Michael sent me an email, asking me to go into his office, and I did. I was nervous, too, but nobody had walked out actually hurt. I wasn’t going to be in physical danger, and if Michael touched me, I’d sue. So I walked over to his office, with the drawn blinds, and stepped inside.
It was an entirely normal corporate office. Actually, besides the blinds being drawn, I don’t think it changed at all after Michael got de-domesticated. He still had a little statue on his desk of a guy on a cycle—I don’t know if Michael cycled, but his office was full of pictures of people in motion, running, cycling. I think he was a sports buff.
“Sit down, it’s time for your performance review,” Michael said, without looking up. His voice was a little uneven, but it didn’t seem like he was having trouble talking. I took a seat, pulling out one of the little chairs on the other side of the desk from him. Looking at him up close, I could see that the rest of his body had changed, too. He was bulkier, more bent. His hands still looked dexterous, but his wrists were thicker. He looked at me with those dead eyes, and seemed to be scanning up and down my face. I tried to look as calm as possible. “You’re not performing well,” he said. “You need to do better.”
“Okay,” I said, since I wasn’t sure what to say. I’d had these conversations before, but they’d always had a certain level of smarm to grease things. My boss would say a bunch of platitudes, and then they’d tell me the bad news, and then they’d say something condescending. Michael didn’t do that, he just got right into it.
“You need to write more code,” he said. “Otherwise, I will fire you.” His voice was mostly flat, and there wasn’t much intonation in it at all. His body language—I don’t know if I was reading it right, but it felt like he was trying to be casual. He seemed to be moving with ease, conducting himself like he was just walking in the park. Or maybe intimidating. Maybe I was just afraid of him.
“I can do that,” I said.
He nodded, heavily. His face remained unchanged. His weird face, that was too heavy, too stiff. “Okay, do that,” he said. “Go away.”
And I got up, and pushed my chair back in, and he went back to looking at the desk. It was so strange. He didn’t try to extract any assurances from me. My hands shook a little when I got back to work, and Khary gave me a knowing look. A knowing look! It’s amazing how much we communicate with our eyes. And how much is lost when they’re held still.

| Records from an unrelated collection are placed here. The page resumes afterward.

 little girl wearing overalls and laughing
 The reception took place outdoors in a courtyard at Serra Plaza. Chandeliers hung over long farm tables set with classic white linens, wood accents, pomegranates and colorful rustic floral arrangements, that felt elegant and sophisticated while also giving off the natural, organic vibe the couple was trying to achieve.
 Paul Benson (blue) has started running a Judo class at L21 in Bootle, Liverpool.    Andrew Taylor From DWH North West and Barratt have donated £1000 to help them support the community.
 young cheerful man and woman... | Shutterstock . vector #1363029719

And for that quarter, I worked damn hard. When Michael called me into the office for the next review, he just grunted at me. “Good enough,” he said. “Keep doing it.” And I left. And that was that.

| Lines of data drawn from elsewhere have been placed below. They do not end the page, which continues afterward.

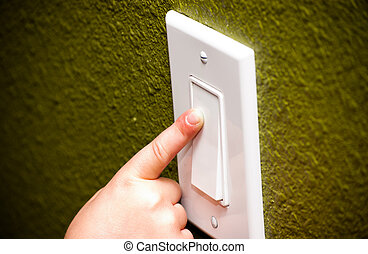 Little girl turning on decor lightswitch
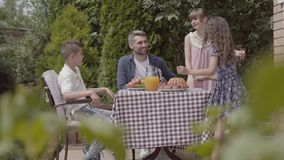 坐在桌上的爸爸、妈妈和他们的两个孩子,吃午餐在庭院里享受一好日子 妇女和女孩 股票视频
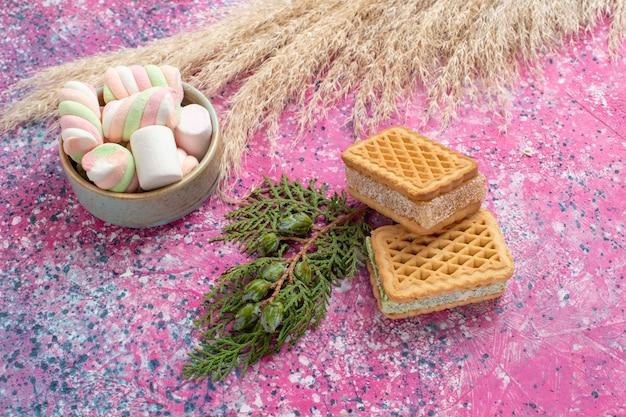 ピンクの机の上にマーシャローとおいしいワッフルクッキーの正面図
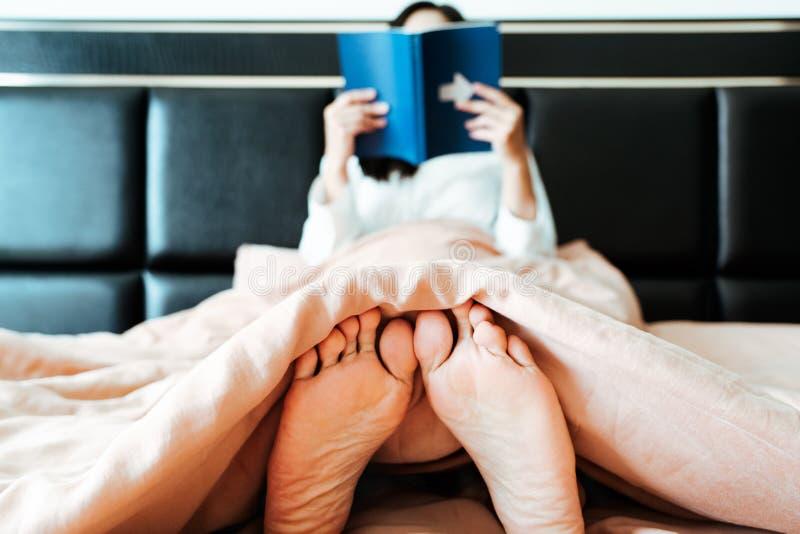 Rilassi il piede della donna che si siede sul letto che legge il libro fotografia stock libera da diritti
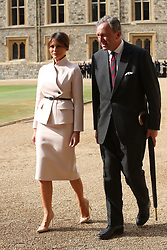 US first lady Melania Trump and Lieutenant Colonel Sir Andrew Ford walk in the Quadrangle during a ceremonial welcome at Windsor Castle, Windsor.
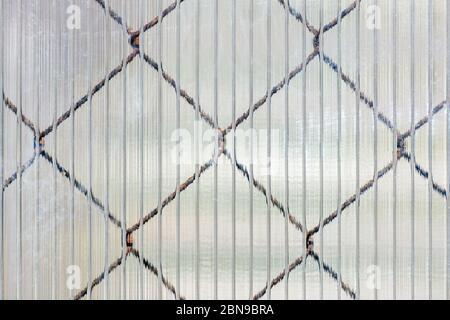 Celle di una rete di ferro che brilla attraverso la superficie cellulare di un foglio di plastica, da utilizzare come una struttura per lo sfondo.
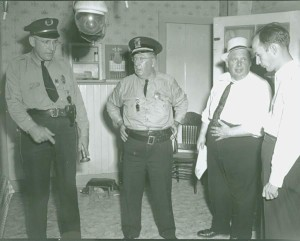 Law enforcement officials meet in the kitchen of the Mansfield house. Left to right: Essex Chief Clarence McCloud, Winooski Chief Charlie Barber, Chittenden County Sherriff Dewey Perry and State's Attorney Clarke Gravel.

And the office has been more productive than ever, and I’m still shit scared of him. I haven’t done anything about it, of course.
I’ve done some reading, you know, and de-domestication is bullshit. The process is just a bunch of random procedures put together, so people can feel like cavemen. You’re just messing with a person’s brain, and their hormones, and their face and their bones, making them look and feel like what they expect, like a de-extincted dinosaur. The truth doesn’t matter. The marketing is what matters.
But I’m obviously domesticated. Every time I go to work, there’s a good chance that I see Michael, and I look at him. And I feel hatred, and fear, like I’m on the plains fifty thousand years ago. And I don’t do anything about it. I don’t know if Michael feels the same way about me, but he’s not doing anything about it either. We’re both domesticated.